Problem to solve
Show each line of the listing in which the word "name" occurs.
[Data for this task — start]
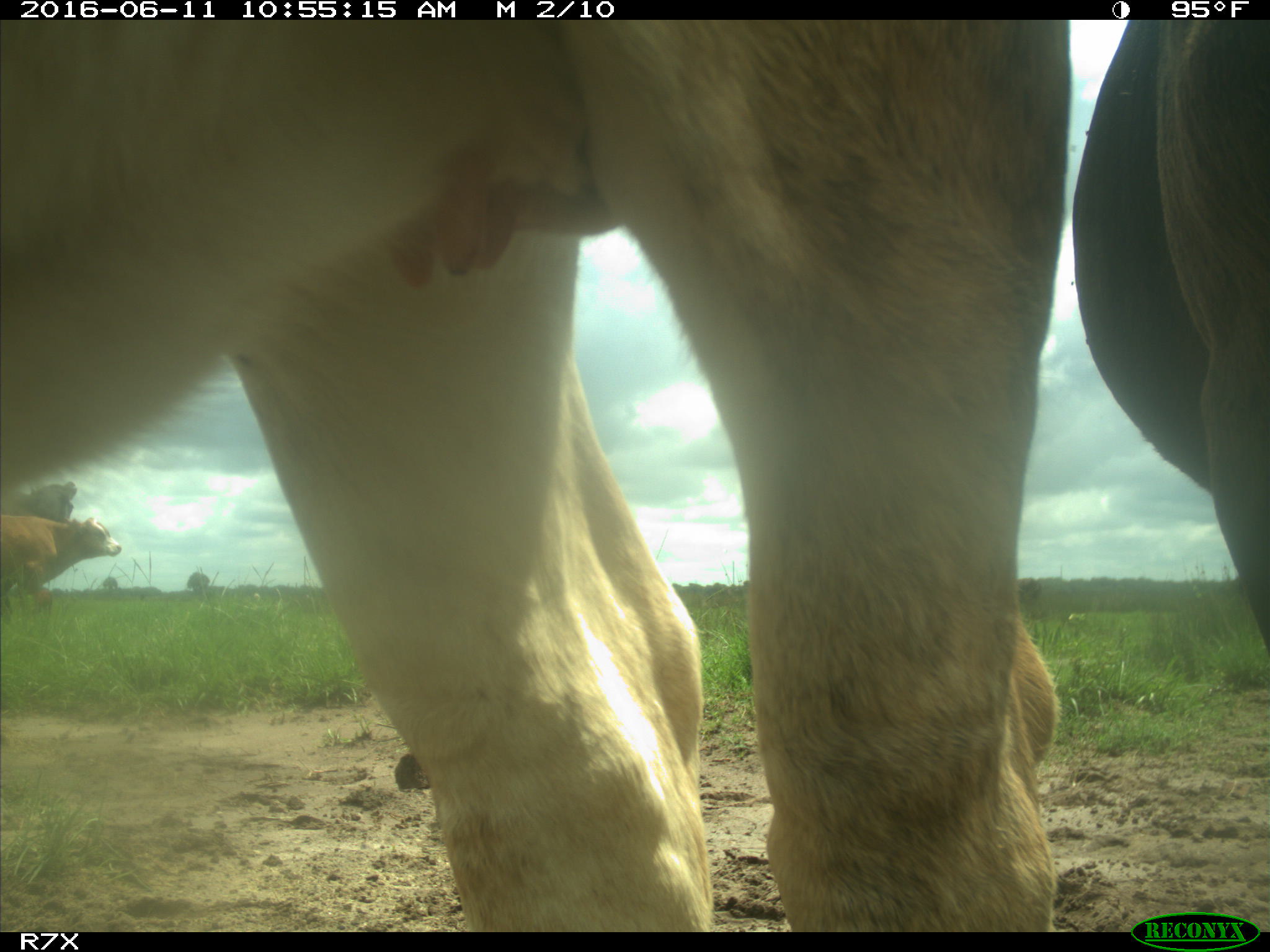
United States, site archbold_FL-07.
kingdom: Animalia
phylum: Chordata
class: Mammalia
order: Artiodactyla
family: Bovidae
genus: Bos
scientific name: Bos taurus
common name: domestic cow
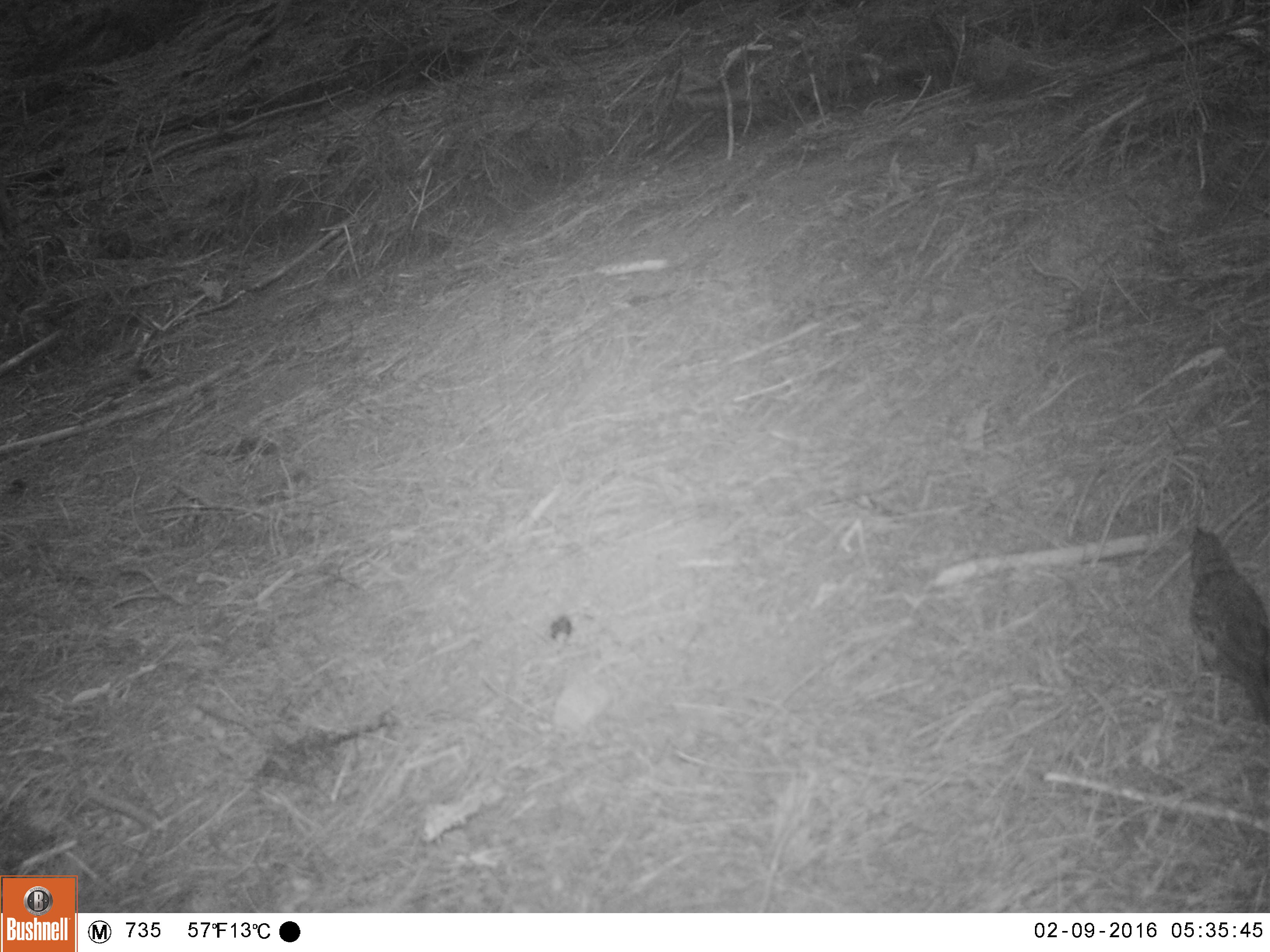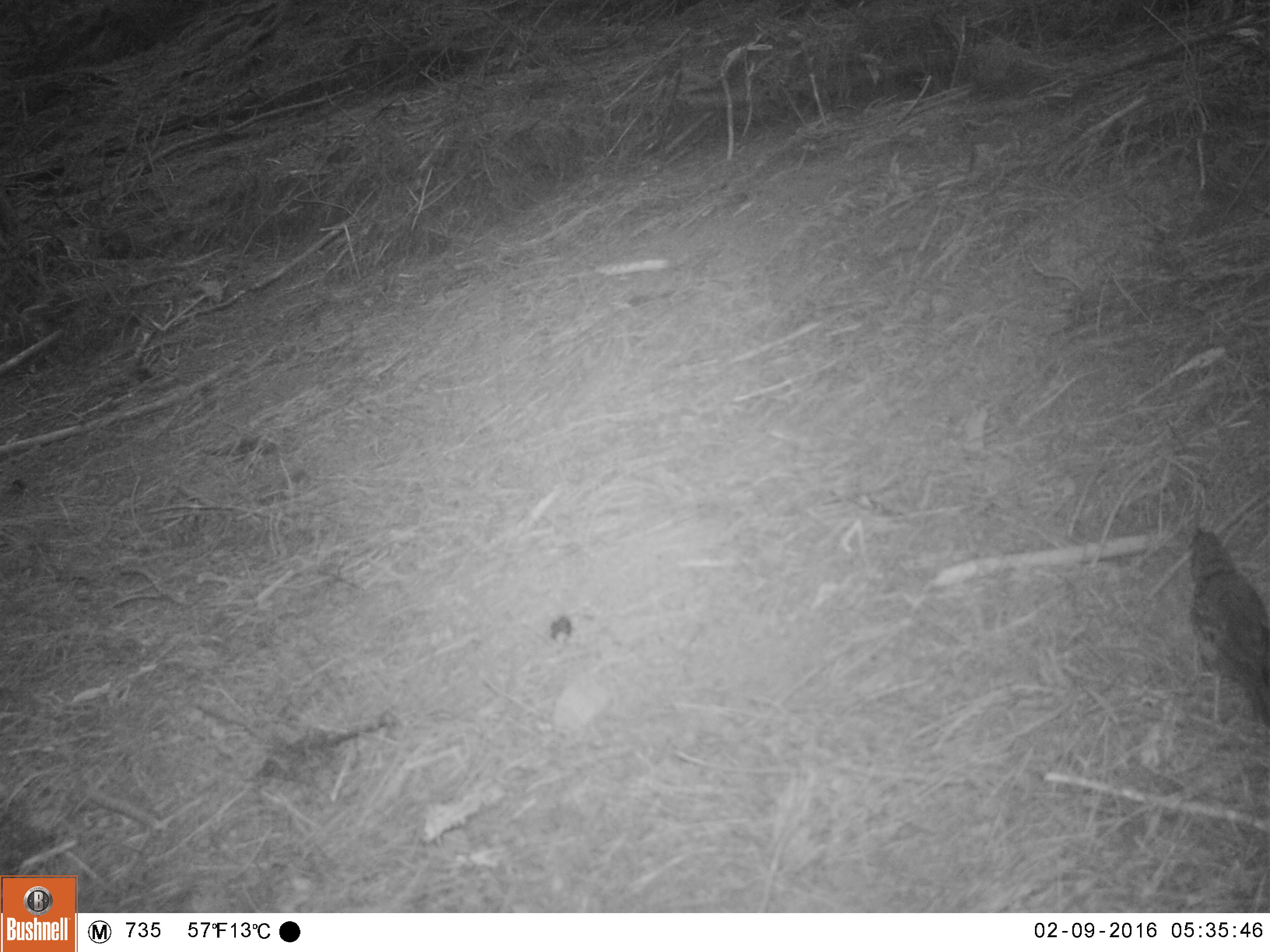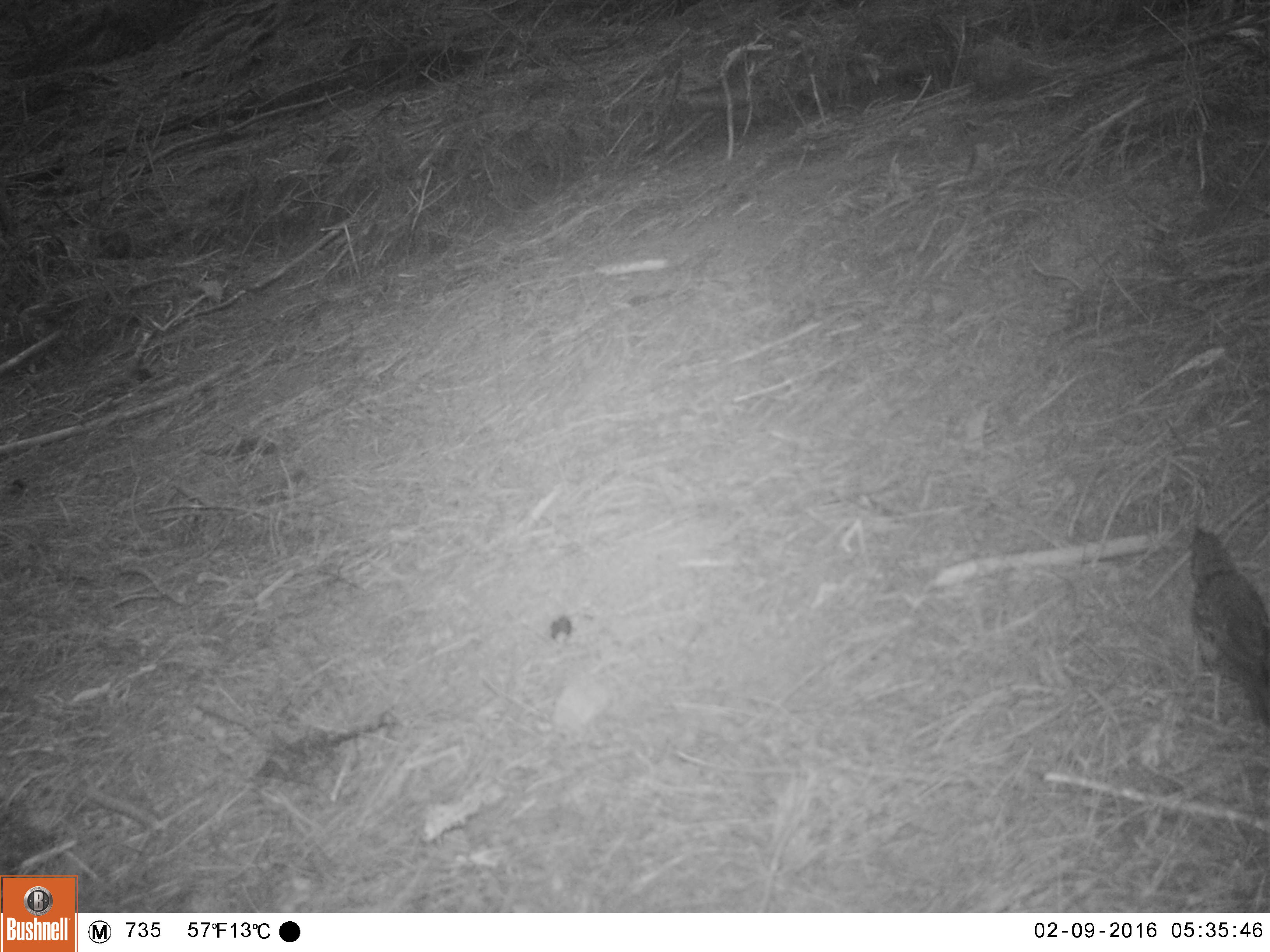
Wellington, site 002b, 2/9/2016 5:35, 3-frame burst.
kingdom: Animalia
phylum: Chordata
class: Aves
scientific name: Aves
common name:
[Data for this task — finish]
Exercise answer
scientific name: Bos taurus
common name: domestic cow
scientific name: Aves
common name:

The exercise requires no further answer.